Я звал это экспериментом. Соседи звали это шизофренией. А мама просто звонила раз в месяц и спрашивала, нашел ли я работу.

— Расти, сука, расти, — шептал я, постукивая ногтем по стеклу.

Там, в мутной желтизне, плавал комок слизи. Не чайный гриб, нет. Это было что-то более плотное, жилистое. Оно пульсировало в ритме перфоратора за стеной.

На сороковой день оно открыло глаза.

Они были моими. Только в них не было страха перед квартплатой и кредиторами. В них сияла сталь. И, что самое страшное, у этой штуки была борода. Роскошная, густая, окладистая борода, какой у меня не росло даже в самые дикие запои.

Я разбил банку молотком. Жижа растеклась по линолеуму, воняя дошираком и грехом.

Он встал. Ростом с кошку, но с осанкой спартанского царя. Отряхнулся, посмотрел на меня снизу вверх, пригладил бороду и сказал баритоном, от которого завибрировали стекла:

— Ну здравствуй, отец. У тебя есть нормальный кофе? А то эта бурда, в которой я мариновался, — полный пиздец.
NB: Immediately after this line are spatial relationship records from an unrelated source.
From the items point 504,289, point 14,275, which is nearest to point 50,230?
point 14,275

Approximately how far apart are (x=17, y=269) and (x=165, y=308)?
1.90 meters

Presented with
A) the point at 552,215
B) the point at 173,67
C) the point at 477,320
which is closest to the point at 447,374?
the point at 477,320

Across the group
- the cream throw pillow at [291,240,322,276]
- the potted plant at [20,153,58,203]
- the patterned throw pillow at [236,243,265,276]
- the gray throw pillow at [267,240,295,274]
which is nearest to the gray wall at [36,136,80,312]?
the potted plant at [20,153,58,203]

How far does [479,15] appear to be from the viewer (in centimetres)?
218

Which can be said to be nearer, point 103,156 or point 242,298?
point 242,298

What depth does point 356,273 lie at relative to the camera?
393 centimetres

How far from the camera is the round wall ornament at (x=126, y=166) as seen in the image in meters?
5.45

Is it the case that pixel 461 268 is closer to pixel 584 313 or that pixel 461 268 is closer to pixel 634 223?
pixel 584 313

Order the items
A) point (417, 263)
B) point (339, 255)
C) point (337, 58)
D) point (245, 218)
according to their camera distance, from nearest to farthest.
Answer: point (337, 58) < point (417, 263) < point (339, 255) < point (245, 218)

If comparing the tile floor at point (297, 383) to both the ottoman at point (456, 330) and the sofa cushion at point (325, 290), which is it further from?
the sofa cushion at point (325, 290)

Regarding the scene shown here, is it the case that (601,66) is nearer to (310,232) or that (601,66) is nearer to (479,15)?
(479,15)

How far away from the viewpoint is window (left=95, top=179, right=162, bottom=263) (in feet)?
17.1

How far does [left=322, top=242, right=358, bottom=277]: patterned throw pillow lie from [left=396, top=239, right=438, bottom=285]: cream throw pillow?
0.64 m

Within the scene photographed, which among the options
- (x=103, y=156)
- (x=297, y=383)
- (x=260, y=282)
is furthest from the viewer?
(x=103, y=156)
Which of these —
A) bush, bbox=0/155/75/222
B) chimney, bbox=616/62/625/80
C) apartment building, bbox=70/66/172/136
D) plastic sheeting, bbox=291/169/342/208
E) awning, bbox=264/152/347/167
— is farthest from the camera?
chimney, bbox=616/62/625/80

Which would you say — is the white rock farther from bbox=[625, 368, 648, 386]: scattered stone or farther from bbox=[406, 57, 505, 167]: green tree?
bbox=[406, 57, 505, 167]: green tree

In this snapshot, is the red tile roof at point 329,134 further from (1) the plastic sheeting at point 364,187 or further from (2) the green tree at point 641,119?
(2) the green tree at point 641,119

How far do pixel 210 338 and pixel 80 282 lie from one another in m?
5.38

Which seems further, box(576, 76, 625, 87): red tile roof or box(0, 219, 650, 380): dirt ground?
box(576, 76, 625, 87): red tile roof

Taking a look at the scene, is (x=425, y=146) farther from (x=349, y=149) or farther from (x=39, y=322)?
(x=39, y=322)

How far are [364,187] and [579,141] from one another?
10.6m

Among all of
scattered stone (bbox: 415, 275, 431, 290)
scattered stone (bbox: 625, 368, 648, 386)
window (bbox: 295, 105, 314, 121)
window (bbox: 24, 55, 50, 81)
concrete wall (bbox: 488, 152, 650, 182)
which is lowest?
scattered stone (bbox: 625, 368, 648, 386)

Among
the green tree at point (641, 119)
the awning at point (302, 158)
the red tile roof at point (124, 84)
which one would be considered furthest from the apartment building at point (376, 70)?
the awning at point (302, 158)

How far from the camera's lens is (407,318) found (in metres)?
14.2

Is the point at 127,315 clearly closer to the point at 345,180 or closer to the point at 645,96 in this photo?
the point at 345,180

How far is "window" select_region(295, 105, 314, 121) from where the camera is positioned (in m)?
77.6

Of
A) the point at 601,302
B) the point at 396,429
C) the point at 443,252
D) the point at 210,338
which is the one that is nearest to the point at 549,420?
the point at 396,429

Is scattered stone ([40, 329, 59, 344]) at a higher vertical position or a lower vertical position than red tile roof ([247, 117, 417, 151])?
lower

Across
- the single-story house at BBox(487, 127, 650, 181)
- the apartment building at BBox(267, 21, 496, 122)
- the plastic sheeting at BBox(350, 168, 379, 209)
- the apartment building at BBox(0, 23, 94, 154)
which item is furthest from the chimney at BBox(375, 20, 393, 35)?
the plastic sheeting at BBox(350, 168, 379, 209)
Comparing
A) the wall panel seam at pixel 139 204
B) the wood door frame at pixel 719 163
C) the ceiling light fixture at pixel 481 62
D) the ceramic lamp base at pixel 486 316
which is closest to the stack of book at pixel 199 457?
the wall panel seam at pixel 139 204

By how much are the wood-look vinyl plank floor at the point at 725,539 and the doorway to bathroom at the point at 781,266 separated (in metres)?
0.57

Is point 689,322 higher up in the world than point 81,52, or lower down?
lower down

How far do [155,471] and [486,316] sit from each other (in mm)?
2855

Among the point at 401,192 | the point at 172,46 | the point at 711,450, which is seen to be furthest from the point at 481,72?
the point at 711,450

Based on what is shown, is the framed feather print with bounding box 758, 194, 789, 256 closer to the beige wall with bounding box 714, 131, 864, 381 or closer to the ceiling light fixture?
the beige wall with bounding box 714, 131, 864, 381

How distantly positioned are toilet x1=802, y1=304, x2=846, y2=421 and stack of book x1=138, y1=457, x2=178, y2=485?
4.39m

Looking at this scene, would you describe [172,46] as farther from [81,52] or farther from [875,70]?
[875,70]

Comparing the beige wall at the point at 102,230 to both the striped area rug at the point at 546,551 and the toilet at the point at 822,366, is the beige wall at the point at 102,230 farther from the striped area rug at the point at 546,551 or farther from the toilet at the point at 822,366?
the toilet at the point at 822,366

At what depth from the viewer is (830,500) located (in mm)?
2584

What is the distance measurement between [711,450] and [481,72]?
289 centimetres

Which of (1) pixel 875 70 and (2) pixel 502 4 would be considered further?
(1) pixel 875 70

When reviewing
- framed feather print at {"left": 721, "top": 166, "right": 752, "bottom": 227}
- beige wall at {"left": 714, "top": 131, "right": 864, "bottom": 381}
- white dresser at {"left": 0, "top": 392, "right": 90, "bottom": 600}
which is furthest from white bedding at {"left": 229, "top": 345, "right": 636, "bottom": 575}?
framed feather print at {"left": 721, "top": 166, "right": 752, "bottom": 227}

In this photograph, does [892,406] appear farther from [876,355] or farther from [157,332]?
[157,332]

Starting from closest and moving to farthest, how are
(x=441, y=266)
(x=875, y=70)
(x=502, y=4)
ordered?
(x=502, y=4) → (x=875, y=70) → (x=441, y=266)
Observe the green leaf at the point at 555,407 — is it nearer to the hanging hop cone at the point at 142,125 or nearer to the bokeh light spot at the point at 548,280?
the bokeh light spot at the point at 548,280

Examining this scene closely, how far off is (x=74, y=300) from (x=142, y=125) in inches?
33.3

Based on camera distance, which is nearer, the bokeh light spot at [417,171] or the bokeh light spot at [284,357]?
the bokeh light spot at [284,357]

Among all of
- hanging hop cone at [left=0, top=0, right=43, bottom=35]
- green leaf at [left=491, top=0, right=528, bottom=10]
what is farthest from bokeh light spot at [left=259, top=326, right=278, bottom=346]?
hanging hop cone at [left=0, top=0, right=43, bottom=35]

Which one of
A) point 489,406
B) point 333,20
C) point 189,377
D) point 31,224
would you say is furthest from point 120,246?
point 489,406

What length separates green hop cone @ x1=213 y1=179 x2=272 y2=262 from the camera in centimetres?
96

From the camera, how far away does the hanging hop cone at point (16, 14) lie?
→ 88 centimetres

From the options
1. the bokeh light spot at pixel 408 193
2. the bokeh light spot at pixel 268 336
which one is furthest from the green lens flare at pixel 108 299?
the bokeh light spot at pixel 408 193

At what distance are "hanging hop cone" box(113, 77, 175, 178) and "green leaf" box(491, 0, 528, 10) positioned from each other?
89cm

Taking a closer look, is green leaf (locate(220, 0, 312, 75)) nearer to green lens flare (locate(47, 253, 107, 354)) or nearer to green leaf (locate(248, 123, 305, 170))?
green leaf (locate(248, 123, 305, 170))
Я назвал его Игнат. Не знаю почему. Имя звучало основательно, как удар кирпичом.

Игнат не тратил время на детство и нытье. Он пропустил фазу подгузников и сразу перешёл к экзистенциальному кризису и общению с миром. Пока я валялся на диване, переваривая пельмени и ужас от отсутствия смысла жизни, он освоил мой ноутбук. Его крошечные пальцы летали по клавиатуре со скоростью пулеметной очереди.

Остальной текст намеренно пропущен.